Тут поднялся сухонький человечек с остроконечной бородкой. Кашлянув и прикрыв рот горстью, дабы не обеспокоить соседей дыханием, он произнес тонким голосом:
- Дозволь, Ослепительный, уточнить слова сверкающего Сапрония. Он говорит: «В Накоплении, вечно текущем». Это не совсем точное определение. Сущность Накопления - неизменность, а не текучесть, хотя бы и вечная. Ибо то, что течет, неизбежно изменяется, и это наводит на опасную мысль об изменчивости Неизменного, что, в свою очередь, ставит под сомнение саму Сущность и даже, - он понизил голос, - даже Сущность Сущности.
- Да что же это! - Сапроний встревоженно затряс подбородками. - Я, как известно, высоко ценю ученость сверкающего Кострулия, но не согласен я! В моей фразе понятие «Текучесть» совокуплено с высшим понятием «Вечность», что не дает права искажать смысл стихов, суть которых как раз и подтверждают Неизменность Сущности, а также Сущность Неизменности.
- И все-таки стихи уязвимы, - мягко сказал Кострулий. - Даже оставив в стороне тонкости основоположений Вечности и Текучести, замочу, что на протяжении десяти строк сверкающий Сапроний ни разу не упомянул великого имени Аргантония. А, как известно, упоминание не должно быть реже одного раза на шесть строк.
Сапроний подался к царю тучным корпусом.
- Дозволь же. Ослепительный, дочитать до конца - дальше идет о твоей непреходящей во веки веков славе… - Он вдруг осекся, завопил: - Ослепительный, скажи светозарному Павлидию, пусть он не смотрит на меня гак!
Павлидий, слегка растянув тонкие губы в улыбке, опустил финикийское стеклышко, сквозь которое смотрел на поэта.
У Аргантония борода затряслась от смеха.
- Уж не попал ли наш Сапроний в твои списки? - спросил он.
Павлидий убрал улыбку с лица.
Государственные дела не оставляют мне времени для повседневного наблюдения за поэзией - это, как известно, поручено Сапронию. А он, как мы видим, и сам попадает под власть заблуждений. Чего же удивляться тому, что произошло на вчерашнем состязании поэтов? Взять хотя бы стихотворение Нирула…
- Помню, - сказал Аргантоний. - Стихи местами не отделаны, но основная мысль - прославление моего имени - выражена удовлетворительно.
- Мой ученик, - поспешно вставил Сапроний.

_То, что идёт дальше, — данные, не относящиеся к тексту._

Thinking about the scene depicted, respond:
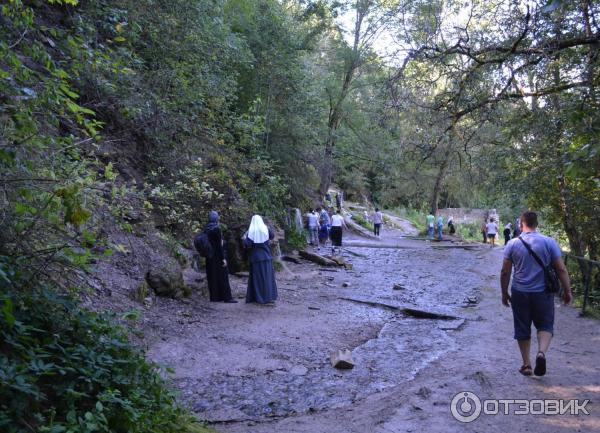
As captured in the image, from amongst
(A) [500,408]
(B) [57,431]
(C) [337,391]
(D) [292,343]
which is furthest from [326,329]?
(B) [57,431]

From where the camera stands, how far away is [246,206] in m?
14.6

- На слух все было хорошо, - тихо сказал Павлидий. - Но я взглянул на пергамент Нирула и сразу понял, что он опасный враг. Он раздвоил, Ослепительный, твое имя. Он написал в одной строке «Арган» и перенес на другую «тоний».

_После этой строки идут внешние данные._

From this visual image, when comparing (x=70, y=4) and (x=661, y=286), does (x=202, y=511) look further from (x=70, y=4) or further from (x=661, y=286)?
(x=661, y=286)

В палате воцарилась зловещая тишина. Сапроний грузно рухнул на колени и пополз к царю.
- Всюду враги. Всюду преступники, - огорченно сказал Аргантоний. - Покоя нет. Ты отправил Нирула на рудники?
- Сегодня же отправлю, - ответил Павлидий.
- Не торопись. Торопятся те, кто спешит. А в государственных долах спешка не нужна. Надо судить его. Перед народом.
- Будет исполнено, Ослепительный.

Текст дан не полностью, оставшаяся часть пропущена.